(Items from a data source)
■ ■ ■ ■ ■ ■ ■

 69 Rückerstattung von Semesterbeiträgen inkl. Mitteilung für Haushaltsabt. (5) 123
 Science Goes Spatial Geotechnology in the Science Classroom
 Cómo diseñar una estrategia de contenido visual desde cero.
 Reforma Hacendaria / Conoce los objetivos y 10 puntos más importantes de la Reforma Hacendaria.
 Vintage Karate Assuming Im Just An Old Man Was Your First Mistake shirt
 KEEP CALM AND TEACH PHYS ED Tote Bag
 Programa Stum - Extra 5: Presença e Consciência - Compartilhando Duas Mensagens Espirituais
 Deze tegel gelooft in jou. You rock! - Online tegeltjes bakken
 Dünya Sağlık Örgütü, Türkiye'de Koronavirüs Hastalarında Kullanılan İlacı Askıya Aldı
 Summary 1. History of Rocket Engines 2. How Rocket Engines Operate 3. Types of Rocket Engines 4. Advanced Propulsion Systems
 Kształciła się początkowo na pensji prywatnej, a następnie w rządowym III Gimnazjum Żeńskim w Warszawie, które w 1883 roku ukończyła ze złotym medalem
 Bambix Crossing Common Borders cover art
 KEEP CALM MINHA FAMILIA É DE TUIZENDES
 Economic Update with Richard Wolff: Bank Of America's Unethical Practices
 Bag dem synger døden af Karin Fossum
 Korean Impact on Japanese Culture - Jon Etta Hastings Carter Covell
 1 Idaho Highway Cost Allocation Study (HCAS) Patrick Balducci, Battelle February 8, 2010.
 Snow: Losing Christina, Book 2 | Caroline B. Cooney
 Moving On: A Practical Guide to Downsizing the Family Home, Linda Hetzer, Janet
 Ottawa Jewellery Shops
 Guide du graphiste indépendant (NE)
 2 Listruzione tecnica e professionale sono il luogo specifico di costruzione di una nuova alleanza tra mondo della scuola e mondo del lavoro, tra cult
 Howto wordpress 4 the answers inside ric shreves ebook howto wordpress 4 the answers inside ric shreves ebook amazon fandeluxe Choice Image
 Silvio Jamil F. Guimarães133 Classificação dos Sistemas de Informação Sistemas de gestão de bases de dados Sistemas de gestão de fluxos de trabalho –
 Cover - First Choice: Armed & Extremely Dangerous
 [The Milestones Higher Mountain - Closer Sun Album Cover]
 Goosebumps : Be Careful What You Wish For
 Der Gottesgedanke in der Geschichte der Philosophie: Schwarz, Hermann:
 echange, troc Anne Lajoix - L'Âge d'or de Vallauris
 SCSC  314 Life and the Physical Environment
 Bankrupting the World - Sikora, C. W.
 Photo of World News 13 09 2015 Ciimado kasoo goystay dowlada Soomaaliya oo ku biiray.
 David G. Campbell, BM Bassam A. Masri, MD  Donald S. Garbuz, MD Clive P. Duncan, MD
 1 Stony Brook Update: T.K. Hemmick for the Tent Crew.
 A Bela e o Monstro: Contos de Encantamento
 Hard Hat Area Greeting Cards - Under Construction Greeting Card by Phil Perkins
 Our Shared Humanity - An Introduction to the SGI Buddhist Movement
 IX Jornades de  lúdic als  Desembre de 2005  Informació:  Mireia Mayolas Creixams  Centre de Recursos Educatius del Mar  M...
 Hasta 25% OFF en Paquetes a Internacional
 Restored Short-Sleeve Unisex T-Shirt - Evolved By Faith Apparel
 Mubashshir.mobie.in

■ ■ ■ ■ ■ ■ ■

- [ASSIGNMENT]: All the entries above need to be reproduced exactly.

- [RESPONSE AREA]:
 69 Rückerstattung von Semesterbeiträgen inkl. Mitteilung für Haushaltsabt. (5) 123
 Science Goes Spatial Geotechnology in the Science Classroom
 Cómo diseñar una estrategia de contenido visual desde cero.
 Reforma Hacendaria / Conoce los objetivos y 10 puntos más importantes de la Reforma Hacendaria.
 Vintage Karate Assuming Im Just An Old Man Was Your First Mistake shirt
 KEEP CALM AND TEACH PHYS ED Tote Bag
 Programa Stum - Extra 5: Presença e Consciência - Compartilhando Duas Mensagens Espirituais
 Deze tegel gelooft in jou. You rock! - Online tegeltjes bakken
 Dünya Sağlık Örgütü, Türkiye'de Koronavirüs Hastalarında Kullanılan İlacı Askıya Aldı
 Summary 1. History of Rocket Engines 2. How Rocket Engines Operate 3. Types of Rocket Engines 4. Advanced Propulsion Systems
 Kształciła się początkowo na pensji prywatnej, a następnie w rządowym III Gimnazjum Żeńskim w Warszawie, które w 1883 roku ukończyła ze złotym medalem
 Bambix Crossing Common Borders cover art
 KEEP CALM MINHA FAMILIA É DE TUIZENDES
 Economic Update with Richard Wolff: Bank Of America's Unethical Practices
 Bag dem synger døden af Karin Fossum
 Korean Impact on Japanese Culture - Jon Etta Hastings Carter Covell
 1 Idaho Highway Cost Allocation Study (HCAS) Patrick Balducci, Battelle February 8, 2010.
 Snow: Losing Christina, Book 2 | Caroline B. Cooney
 Moving On: A Practical Guide to Downsizing the Family Home, Linda Hetzer, Janet
 Ottawa Jewellery Shops
 Guide du graphiste indépendant (NE)
 2 Listruzione tecnica e professionale sono il luogo specifico di costruzione di una nuova alleanza tra mondo della scuola e mondo del lavoro, tra cult
 Howto wordpress 4 the answers inside ric shreves ebook howto wordpress 4 the answers inside ric shreves ebook amazon fandeluxe Choice Image
 Silvio Jamil F. Guimarães133 Classificação dos Sistemas de Informação Sistemas de gestão de bases de dados Sistemas de gestão de fluxos de trabalho –
 Cover - First Choice: Armed & Extremely Dangerous
 [The Milestones Higher Mountain - Closer Sun Album Cover]
 Goosebumps : Be Careful What You Wish For
 Der Gottesgedanke in der Geschichte der Philosophie: Schwarz, Hermann:
 echange, troc Anne Lajoix - L'Âge d'or de Vallauris
 SCSC  314 Life and the Physical Environment
 Bankrupting the World - Sikora, C. W.
 Photo of World News 13 09 2015 Ciimado kasoo goystay dowlada Soomaaliya oo ku biiray.
 David G. Campbell, BM Bassam A. Masri, MD  Donald S. Garbuz, MD Clive P. Duncan, MD
 1 Stony Brook Update: T.K. Hemmick for the Tent Crew.
 A Bela e o Monstro: Contos de Encantamento
 Hard Hat Area Greeting Cards - Under Construction Greeting Card by Phil Perkins
 Our Shared Humanity - An Introduction to the SGI Buddhist Movement
 IX Jornades de  lúdic als  Desembre de 2005  Informació:  Mireia Mayolas Creixams  Centre de Recursos Educatius del Mar  M...
 Hasta 25% OFF en Paquetes a Internacional
 Restored Short-Sleeve Unisex T-Shirt - Evolved By Faith Apparel
 Mubashshir.mobie.in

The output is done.